What is needed:
Reproduce verbatim the stretch of the listing below from the line containing "What is the distance of" through the end of the listing. Include both ends and nothing else.

──────── Listing ────────

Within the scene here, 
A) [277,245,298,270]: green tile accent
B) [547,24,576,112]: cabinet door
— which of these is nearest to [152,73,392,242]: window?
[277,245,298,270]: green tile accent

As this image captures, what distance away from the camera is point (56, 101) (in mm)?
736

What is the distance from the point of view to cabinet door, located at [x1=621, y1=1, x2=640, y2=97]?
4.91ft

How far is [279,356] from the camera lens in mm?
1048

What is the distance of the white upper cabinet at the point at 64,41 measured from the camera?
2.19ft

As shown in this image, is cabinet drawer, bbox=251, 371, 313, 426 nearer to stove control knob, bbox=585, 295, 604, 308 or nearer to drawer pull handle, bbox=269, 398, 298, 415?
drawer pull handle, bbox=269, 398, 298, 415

────────

Task answer:
What is the distance of the white upper cabinet at the point at 64,41 measured from the camera?
2.19ft

As shown in this image, is cabinet drawer, bbox=251, 371, 313, 426 nearer to stove control knob, bbox=585, 295, 604, 308 or nearer to drawer pull handle, bbox=269, 398, 298, 415?
drawer pull handle, bbox=269, 398, 298, 415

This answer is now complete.